FirstBlood-#25Invite Code leaking on Reddit



On 2021-05-09, mava reported:

Hi zseano,
I found an Info Leak on Reddit.
https://www.reddit.com/r/BugBountyHunter/comments/n4xzw1/firstbloodhackerscom_doctor_registration/

Impact

This Reddit leaks the invite code F16CA47250E445888824A9E63AE445CE which thereby allows anybody to signup as a doctor.
This could allow anybody to read sensitive information.

PoC

  1. Goto http://firstbloodhackers.com:49331/register.php
  2. Enter a username and F16CA47250E445888824A9E63AE445CE.
  3. You are signed in!

Fix

Invalidate the invite Code.

Best regards,
Max

P2 High

Endpoint: reddit

Parameter: Invite Code

Payload: F16CA47250E445888824A9E63AE445CE


FirstBlood ID: 15
Vulnerability Type: Auth issues

A doctors invite code is leaked on the internet which if used grants anyone access to the doctor portal.
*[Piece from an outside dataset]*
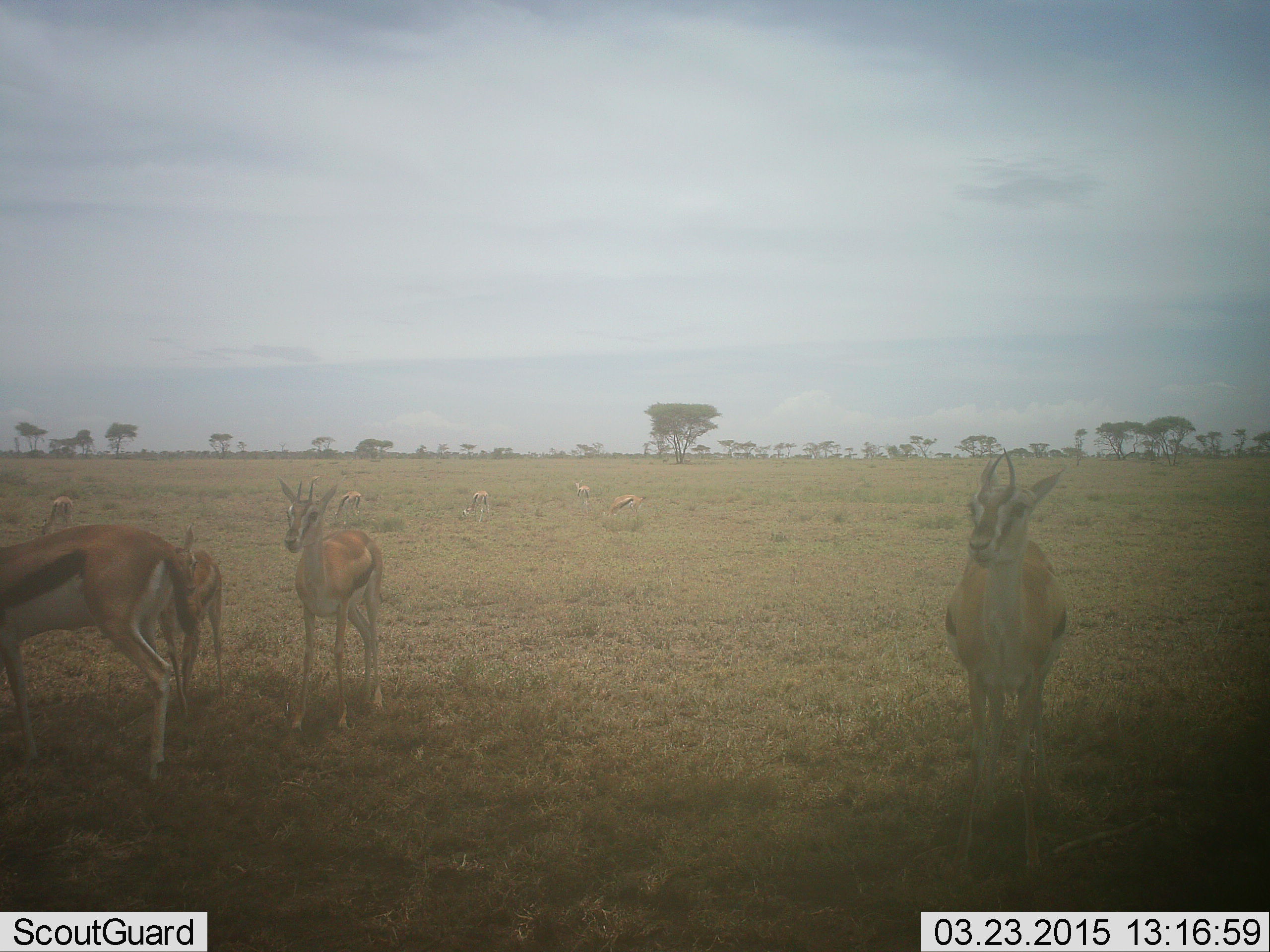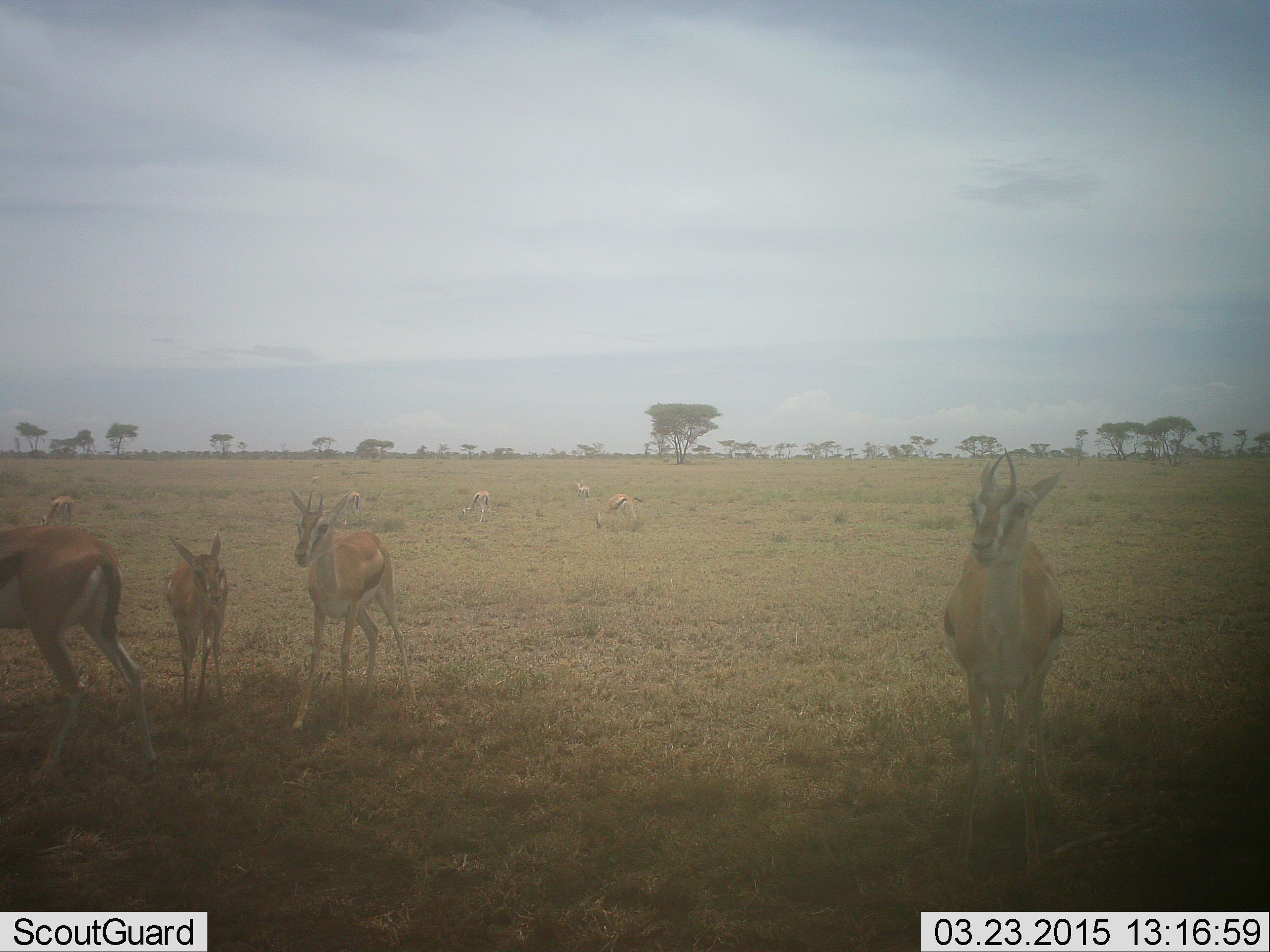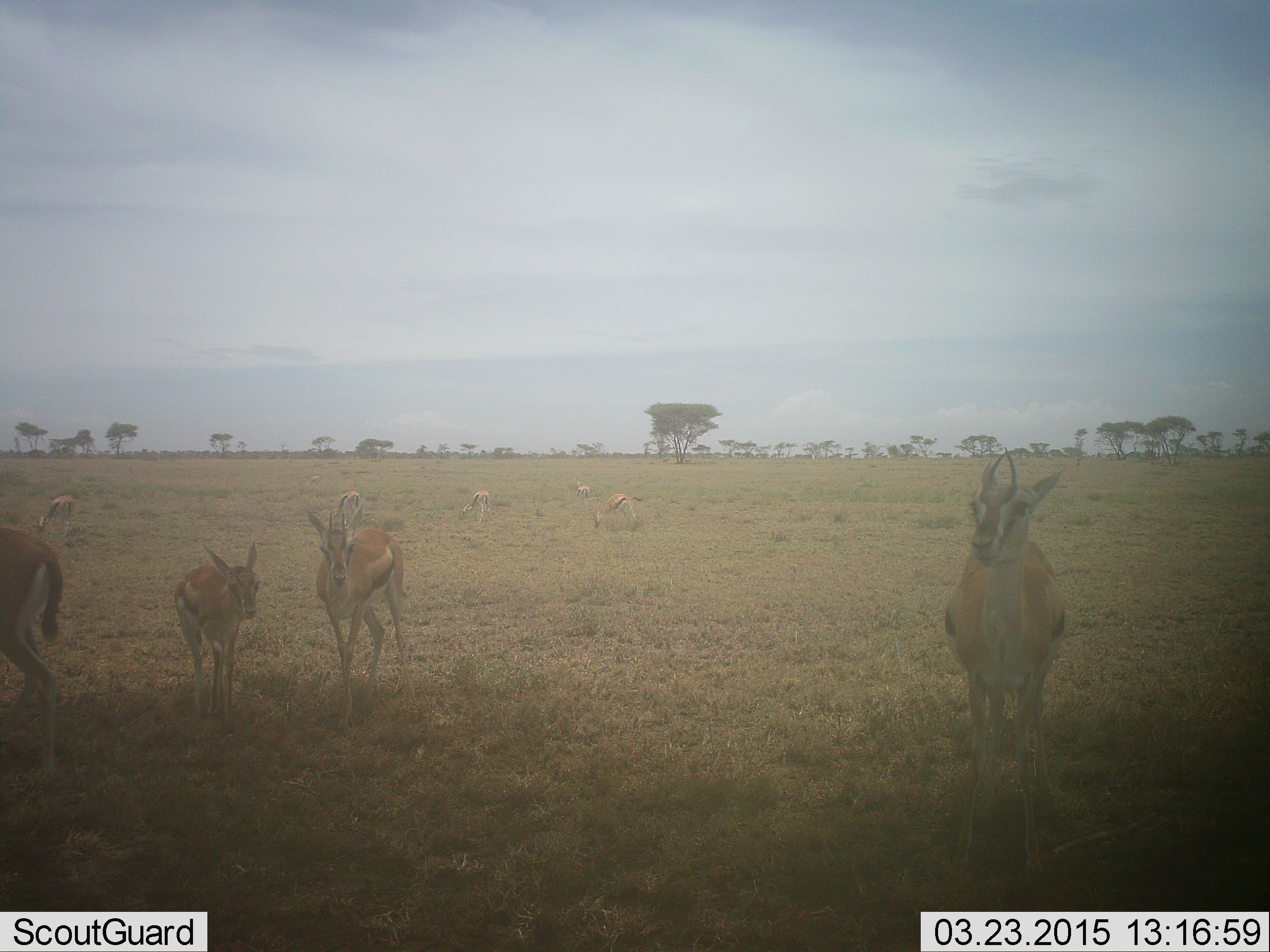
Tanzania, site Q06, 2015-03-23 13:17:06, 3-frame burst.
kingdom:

The invite code should expire after use.

Report Feedback

@zseano

Creator & Administrator


Nice find mava :)


Respect Earnt: 1500000
RESPECT ($RSP) is an experimental cryptocurrency based on the Ethereum blockchain with the mission to show respect to those who deserve it. We are testing it out on our FirstBlood hackevent.